Entre os dados que podem desconhecer estão também que 39 por cento dos adolescentes já mentiram online quanto à idade, que 72 por cento foram contactados por estranhos e 42 por cento responderam "por curiosidade".

Numa altura em que as crianças se ligam à Internet com idades cada vez mais baixas e não só através de computadores, mas também de consolas de jogos e de telemóveis, exige-se aos pais um maior esforço de acompanhamento, que em muitos casos não passará tanto pela disponibilidade horária, mas mais pela falta de conhecimento.

Sites como o Internet Segura.pt ou o Crianças na Web, da Panda, já citados no TeK, na Sugestão Aprenda a proteger as crianças na net disponibilizam informação sobre como agir da melhor forma para garantir uma navegação mais segura aos seus filhos.
Mas os progenitores não podem ser os únicos responsáveis pelo acesso seguro dos mais novos à Internet. A própria indústria das TIC tem a responsabilidade de "oferecer produtos e serviços que protejam as crianças em linha e lhes proporcionem uma maior capacidade de intervenção", considera a Comissão Europeia.
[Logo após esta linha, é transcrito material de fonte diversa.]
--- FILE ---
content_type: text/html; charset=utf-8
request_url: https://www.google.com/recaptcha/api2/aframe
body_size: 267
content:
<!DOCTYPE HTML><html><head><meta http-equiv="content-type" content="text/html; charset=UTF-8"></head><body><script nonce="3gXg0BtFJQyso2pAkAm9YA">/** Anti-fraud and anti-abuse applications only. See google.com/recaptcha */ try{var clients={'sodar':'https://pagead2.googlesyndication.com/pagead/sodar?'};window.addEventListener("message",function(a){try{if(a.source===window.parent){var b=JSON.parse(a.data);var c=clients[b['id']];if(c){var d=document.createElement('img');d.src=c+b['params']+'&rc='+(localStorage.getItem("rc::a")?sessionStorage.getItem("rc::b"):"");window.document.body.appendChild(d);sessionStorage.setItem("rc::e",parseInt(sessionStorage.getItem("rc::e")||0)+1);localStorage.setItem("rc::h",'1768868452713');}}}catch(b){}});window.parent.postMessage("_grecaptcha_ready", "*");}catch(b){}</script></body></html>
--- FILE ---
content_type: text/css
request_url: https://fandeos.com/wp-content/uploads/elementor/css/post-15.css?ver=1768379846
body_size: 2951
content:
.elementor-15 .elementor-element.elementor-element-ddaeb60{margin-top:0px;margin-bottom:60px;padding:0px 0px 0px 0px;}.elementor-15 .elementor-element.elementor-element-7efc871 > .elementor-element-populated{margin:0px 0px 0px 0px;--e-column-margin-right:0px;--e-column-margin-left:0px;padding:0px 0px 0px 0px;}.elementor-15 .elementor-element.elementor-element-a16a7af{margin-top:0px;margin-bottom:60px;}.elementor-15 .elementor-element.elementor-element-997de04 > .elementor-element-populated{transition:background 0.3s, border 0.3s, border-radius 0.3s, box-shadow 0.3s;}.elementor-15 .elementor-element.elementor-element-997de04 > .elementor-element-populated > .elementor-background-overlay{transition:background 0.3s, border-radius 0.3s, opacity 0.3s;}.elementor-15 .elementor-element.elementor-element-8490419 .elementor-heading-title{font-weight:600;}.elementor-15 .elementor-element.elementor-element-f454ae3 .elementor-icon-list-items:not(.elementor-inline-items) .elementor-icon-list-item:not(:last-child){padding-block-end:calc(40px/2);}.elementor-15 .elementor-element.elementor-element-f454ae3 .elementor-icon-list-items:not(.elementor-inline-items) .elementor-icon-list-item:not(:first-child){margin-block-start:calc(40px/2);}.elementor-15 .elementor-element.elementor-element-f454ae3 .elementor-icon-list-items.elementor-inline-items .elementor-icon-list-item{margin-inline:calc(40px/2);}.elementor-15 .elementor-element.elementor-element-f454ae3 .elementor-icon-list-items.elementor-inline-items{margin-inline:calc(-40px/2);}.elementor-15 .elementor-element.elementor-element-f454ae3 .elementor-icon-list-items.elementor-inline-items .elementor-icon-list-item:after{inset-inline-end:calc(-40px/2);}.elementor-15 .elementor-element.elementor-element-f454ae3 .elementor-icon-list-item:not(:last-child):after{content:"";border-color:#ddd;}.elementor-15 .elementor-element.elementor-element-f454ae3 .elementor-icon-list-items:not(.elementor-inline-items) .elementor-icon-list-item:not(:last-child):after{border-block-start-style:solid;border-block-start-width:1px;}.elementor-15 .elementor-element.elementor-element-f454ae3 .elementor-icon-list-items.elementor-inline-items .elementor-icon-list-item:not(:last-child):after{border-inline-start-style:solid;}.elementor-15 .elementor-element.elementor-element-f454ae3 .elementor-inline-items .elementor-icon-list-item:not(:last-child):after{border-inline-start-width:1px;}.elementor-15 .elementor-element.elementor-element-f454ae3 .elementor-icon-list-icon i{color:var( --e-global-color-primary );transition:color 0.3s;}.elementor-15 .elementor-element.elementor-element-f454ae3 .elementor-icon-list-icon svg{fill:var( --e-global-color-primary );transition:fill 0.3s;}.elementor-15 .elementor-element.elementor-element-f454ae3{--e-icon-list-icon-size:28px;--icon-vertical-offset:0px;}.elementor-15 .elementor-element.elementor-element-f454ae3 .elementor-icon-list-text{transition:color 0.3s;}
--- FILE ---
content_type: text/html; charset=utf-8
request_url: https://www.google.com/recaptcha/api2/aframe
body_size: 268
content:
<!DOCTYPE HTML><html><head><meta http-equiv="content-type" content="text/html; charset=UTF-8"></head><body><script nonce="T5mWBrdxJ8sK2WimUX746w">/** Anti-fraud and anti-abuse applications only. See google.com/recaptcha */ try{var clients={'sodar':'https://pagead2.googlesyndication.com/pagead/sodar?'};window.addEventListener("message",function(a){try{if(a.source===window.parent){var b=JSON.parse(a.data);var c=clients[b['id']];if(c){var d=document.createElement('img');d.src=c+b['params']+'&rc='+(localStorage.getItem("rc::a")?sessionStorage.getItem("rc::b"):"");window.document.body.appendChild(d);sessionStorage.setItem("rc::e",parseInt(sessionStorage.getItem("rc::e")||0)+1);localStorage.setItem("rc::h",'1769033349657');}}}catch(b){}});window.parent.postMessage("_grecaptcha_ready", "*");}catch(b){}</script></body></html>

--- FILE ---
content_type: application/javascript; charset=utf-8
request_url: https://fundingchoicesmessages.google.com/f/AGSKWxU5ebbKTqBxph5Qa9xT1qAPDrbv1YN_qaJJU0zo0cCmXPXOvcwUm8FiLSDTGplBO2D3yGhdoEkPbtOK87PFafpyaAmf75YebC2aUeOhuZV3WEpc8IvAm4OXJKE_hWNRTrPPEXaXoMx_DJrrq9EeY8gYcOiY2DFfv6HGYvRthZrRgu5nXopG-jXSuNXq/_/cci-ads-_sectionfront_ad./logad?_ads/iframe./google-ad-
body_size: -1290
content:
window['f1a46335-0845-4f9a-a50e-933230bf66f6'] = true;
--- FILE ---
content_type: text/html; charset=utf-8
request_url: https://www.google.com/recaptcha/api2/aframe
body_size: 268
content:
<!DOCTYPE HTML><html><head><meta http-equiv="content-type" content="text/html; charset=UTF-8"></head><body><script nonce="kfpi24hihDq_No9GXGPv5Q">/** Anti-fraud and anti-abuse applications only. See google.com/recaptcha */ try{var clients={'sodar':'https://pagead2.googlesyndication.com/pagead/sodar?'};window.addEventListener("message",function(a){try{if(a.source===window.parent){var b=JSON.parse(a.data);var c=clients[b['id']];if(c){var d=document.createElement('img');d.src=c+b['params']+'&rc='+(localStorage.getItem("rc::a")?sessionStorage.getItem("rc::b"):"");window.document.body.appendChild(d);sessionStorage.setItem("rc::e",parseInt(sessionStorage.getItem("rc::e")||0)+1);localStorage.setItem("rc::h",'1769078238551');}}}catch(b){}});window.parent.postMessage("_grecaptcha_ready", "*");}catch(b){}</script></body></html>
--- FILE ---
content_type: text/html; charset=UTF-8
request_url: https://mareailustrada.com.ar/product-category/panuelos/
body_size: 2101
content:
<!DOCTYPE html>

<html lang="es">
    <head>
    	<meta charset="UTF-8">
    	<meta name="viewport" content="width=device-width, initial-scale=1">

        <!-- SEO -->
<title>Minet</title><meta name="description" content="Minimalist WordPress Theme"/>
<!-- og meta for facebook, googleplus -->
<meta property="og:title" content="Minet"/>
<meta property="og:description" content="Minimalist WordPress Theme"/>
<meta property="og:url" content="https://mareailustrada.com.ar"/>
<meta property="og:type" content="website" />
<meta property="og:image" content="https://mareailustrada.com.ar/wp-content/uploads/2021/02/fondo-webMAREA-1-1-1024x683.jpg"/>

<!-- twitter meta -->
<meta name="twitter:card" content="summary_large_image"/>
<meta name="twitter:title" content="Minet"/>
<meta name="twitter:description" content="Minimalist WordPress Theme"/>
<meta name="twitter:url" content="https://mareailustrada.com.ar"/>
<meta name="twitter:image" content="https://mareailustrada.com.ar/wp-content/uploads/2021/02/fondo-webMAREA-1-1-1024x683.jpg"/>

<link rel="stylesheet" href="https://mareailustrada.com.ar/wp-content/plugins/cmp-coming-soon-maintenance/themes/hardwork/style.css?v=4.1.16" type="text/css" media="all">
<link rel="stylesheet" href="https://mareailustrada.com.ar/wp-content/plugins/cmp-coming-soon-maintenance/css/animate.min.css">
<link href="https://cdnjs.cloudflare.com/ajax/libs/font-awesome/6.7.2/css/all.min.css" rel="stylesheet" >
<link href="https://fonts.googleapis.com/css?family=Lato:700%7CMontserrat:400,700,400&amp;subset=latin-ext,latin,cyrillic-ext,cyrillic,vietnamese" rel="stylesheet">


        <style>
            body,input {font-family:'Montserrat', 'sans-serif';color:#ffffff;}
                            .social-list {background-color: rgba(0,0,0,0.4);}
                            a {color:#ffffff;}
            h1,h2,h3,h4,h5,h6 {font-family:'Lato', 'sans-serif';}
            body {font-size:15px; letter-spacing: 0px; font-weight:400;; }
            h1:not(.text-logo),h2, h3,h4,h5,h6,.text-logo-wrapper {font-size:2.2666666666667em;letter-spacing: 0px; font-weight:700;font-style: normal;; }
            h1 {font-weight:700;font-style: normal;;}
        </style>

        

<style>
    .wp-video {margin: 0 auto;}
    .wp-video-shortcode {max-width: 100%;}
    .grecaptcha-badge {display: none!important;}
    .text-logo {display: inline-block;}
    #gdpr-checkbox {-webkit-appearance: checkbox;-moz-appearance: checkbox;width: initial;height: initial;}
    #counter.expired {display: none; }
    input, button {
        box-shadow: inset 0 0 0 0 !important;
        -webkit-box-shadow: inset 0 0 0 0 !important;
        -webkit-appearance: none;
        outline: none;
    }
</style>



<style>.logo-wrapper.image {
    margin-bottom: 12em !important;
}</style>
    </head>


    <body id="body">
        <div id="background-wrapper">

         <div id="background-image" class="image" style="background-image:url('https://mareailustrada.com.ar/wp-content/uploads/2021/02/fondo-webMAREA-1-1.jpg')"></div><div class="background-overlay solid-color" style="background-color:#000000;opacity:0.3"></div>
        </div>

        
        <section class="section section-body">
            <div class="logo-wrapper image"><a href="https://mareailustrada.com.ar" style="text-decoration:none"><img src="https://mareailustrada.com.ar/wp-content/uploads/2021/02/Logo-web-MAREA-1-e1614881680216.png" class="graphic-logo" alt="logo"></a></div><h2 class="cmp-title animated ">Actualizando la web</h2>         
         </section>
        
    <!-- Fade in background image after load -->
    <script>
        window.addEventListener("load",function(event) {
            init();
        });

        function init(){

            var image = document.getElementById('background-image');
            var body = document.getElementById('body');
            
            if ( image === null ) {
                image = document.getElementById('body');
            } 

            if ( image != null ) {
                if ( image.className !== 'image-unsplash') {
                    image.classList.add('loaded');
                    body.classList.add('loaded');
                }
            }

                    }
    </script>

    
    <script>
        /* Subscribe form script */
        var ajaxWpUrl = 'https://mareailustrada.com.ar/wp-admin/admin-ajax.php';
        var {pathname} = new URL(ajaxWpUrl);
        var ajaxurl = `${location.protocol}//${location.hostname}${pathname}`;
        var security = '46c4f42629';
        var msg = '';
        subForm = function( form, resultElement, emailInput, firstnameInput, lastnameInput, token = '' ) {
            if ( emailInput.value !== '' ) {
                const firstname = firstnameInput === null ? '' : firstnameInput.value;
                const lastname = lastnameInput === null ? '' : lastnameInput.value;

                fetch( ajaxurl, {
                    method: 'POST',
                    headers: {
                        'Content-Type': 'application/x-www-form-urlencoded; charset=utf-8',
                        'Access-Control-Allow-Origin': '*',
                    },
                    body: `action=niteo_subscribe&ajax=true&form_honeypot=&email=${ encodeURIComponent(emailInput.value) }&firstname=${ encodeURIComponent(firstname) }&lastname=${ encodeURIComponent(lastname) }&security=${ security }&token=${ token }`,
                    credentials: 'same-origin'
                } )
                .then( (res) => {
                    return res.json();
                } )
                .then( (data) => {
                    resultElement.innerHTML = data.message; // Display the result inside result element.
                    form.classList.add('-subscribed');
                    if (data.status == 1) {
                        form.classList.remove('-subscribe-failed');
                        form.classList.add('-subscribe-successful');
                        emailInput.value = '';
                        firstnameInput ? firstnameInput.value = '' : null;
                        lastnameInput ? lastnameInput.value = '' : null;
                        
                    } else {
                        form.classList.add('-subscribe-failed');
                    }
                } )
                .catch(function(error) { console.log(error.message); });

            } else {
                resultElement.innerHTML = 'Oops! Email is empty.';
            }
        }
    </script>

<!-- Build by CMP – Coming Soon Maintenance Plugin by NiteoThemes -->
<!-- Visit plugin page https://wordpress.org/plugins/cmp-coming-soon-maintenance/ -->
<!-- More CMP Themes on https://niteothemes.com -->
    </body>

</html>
É com base neste pressuposto que Bruxelas está a desenvolver uma plataforma de colaboração à qual convida a aderirem "fabricantes de dispositivos móveis e consolas de jogos, os fornecedores de serviços Internet, as empresas de redes sociais, os fornecedores de aplicações e conteúdos para dispositivos móveis, as organizações de consumidores, os investigadores e as organizações de protecção das crianças".

Por outro lado, a CE promete rever, em breve, a Recomendação de 2006 relativa à protecção dos menores nos meios audiovisuais e na Internet e a Comunicação de 2008 relativa à protecção dos jovens contra os conteúdos prejudiciais nos videojogos.

Os esforços foram anunciados esta terça-feira, 8 de Fevereiro, data em que se assinala mais um "Dia da Internet Segura", celebrado em mais de 65 países de todo mundo sob o lema "A Internet é mais do que um jogo, é a tua vida!".
Portugal faz desde 2007 parte do conjunto de países que integram a rede europeia Insafe e que realiza um conjunto de actividades com vista à promoção de uma navegação online mais segura e crítica por parte dos cidadãos.

Só a UMIC diz ter organizado cerca de 500 iniciativas associadas às comemorações deste dia, com o objectivo de informar os diferentes grupos da população sobre a melhor de forma de utilizar a Internet de uma forma segura.

Já a FDTI assinala a data com o quiz tecnológico NET FIT, dirigido a um público-alvo dos 6 aos 12 anos e a decorrer nas lojas Ponto JÁ, e com uma campanha exclusiva de desconto para inscrições no curso Magalhães (válida unicamente para inscrições durante o mês de Fevereiro).

Se puder, aproveite as oportunidades oferecidas por estas duas instituições para conhecer melhor os perigos da Internet (porque efectivamente existem), e para tornar as navegações online lá de casa mais seguras.

Texto retirado da net

autora Patrícia Calé

 

 Por cá, na quarta feira é dia de palestra organizada com o apoio da câmara e para a qual foram convidados todos os pais dos alunos do concelho.